> [Work task] Throughout the listing below, show every line in which "frame" occurs.

# # #

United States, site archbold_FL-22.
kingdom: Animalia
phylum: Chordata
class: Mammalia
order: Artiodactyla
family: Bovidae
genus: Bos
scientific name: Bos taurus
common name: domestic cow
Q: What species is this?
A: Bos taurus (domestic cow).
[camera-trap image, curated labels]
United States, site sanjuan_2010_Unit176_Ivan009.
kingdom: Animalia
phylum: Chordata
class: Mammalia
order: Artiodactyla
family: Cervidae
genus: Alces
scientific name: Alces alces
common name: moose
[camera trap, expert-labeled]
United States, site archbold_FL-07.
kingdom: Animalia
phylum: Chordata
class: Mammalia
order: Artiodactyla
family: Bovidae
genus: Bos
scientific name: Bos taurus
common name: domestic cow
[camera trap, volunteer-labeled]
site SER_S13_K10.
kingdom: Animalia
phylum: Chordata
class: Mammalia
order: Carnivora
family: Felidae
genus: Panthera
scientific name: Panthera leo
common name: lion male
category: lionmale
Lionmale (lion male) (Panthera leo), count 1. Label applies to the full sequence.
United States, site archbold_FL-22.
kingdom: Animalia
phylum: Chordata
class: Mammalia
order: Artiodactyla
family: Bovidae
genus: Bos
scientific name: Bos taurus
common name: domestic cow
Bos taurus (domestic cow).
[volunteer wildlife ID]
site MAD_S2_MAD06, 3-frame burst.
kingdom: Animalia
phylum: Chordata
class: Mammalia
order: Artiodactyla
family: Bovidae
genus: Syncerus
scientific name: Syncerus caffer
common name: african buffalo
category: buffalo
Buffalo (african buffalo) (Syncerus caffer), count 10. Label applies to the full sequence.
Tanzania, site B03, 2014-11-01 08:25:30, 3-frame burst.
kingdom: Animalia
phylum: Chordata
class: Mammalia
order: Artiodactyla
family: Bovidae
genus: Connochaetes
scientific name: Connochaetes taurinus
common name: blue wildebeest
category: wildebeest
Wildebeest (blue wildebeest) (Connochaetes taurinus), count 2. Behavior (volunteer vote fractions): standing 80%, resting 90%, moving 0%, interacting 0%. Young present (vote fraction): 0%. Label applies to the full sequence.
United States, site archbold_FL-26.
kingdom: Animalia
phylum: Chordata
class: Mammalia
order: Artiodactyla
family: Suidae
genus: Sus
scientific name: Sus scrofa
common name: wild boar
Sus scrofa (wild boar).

# # #

> [Answer below]
site MAD_S2_MAD06, 3-frame burst.
Tanzania, site B03, 2014-11-01 08:25:30, 3-frame burst.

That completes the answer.